Pour les voix critiques, le frein à l'endettement fait partie du problème. Ce dispositif juridique est «le plus strict du monde», a déclaré l'économiste lausannois Marius Brülhart lors d'une table ronde. En Allemagne et en Autriche, où un frein a été introduit sur le modèle suisse, un léger nouvel endettement est autorisé. Mais la Suisse exige des excédents.

Bundesraetin Karin Keller-Sutter, EFD, spricht an der Jubilaeumsfeier "20 Jahre Schuldenbremse, sie bewaehrt sich noch immer, wie die Schuldenbremse den Staat krisenresistent macht", am Dien ...
Pour Karin Keller-Sutter, le frein à l'endettement est un grand succès.Image: keystone

Marius Brülhart souhaiterait disposer d'une plus grande marge de manœuvre pour les baisses d'impôts, mais cela semble peu probable. Un représentant de la Confédération a déclaré à watson qu'il faut aussi réfléchir à des recettes supplémentaires. La TVA suisse, par exemple, est faible en comparaison internationale. Il est difficile de respecter autrement le frein à l'endettement.
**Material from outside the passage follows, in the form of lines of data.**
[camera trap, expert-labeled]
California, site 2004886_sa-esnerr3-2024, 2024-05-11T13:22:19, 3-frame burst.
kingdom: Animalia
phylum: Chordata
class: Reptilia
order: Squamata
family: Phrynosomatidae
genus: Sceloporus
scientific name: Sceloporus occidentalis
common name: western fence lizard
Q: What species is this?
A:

Le frein à l'endettement a peut-être été un succès au cours des 20 dernières années, mais il atteint aujourd'hui de plus en plus de limites. Les combines telles que les dépenses extraordinaires permettent tout au plus de gagner du temps. Au bout du compte, l'addition reste salée, et la Suisse risque d'être chassée du «paradis» de la politique financière.